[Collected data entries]

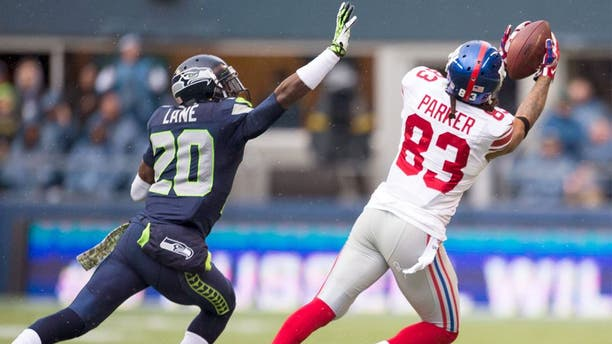 Nov 9, 2014; Seattle, WA, USA; New York Giants wide receiver Preston Parker (83) catches a pass over Seattle Seahawks cornerback Jeremy Lane (20) during the first half at CenturyLink Field. Seattle defeated New York 38-17. Mandatory Credit: Steven Bisig-USA TODAY Sports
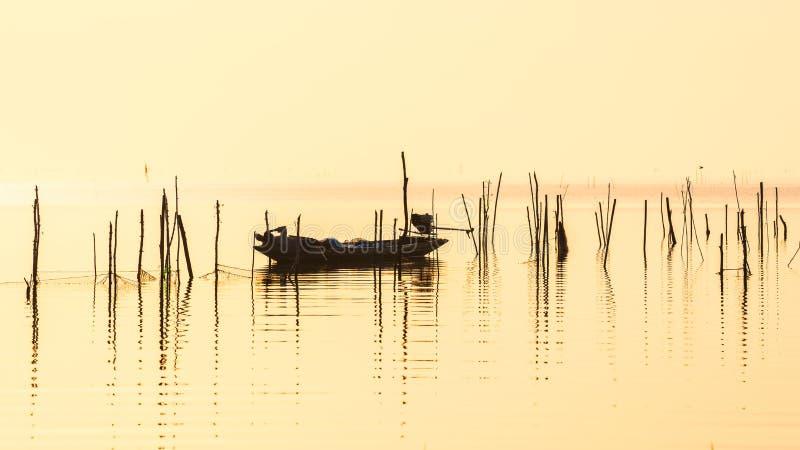 Visser op lange staartboot in meer op zonsopgang bij Pakpra-dorp stock fotografie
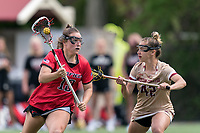 NEWTON, MA - MAY 14: Cameryn Dera #10 of Fairfield University on the attack as Hunter Roman #42 of Boston College defends during NCAA Division I Women's Lacrosse Tournament first round game between Fairfield University and Boston College at Newton Campus Lacrosse Field on May 14, 2021 in Newton, Massachusetts.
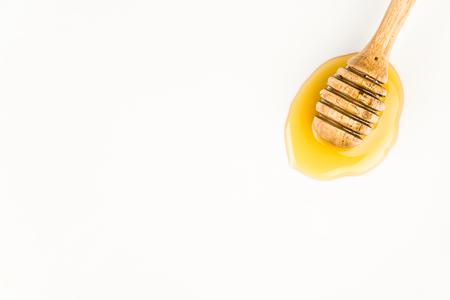 dipper: wooden honey dipper on white background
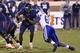 Oct 19, 2013; Charlottesville, VA, USA;  Virginia Cavaliers quarterback David Watford (5) is tackled by Duke Blue Devils defensive end Kenny Anunike (84) in the fourth quarter at Scott Stadium. The Blue Devils won 35-22. Mandatory Credit: Geoff Burke-USA TODAY Sports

## REQUIREMENT
Please transcribe exactly the lines from the one containing "dipper: wooden honey" through the last line of the records above, both included, and leave out every picture.

## EXERCISE RESPONSE
 dipper: wooden honey dipper on white background
 Oct 19, 2013; Charlottesville, VA, USA;  Virginia Cavaliers quarterback David Watford (5) is tackled by Duke Blue Devils defensive end Kenny Anunike (84) in the fourth quarter at Scott Stadium. The Blue Devils won 35-22. Mandatory Credit: Geoff Burke-USA TODAY Sports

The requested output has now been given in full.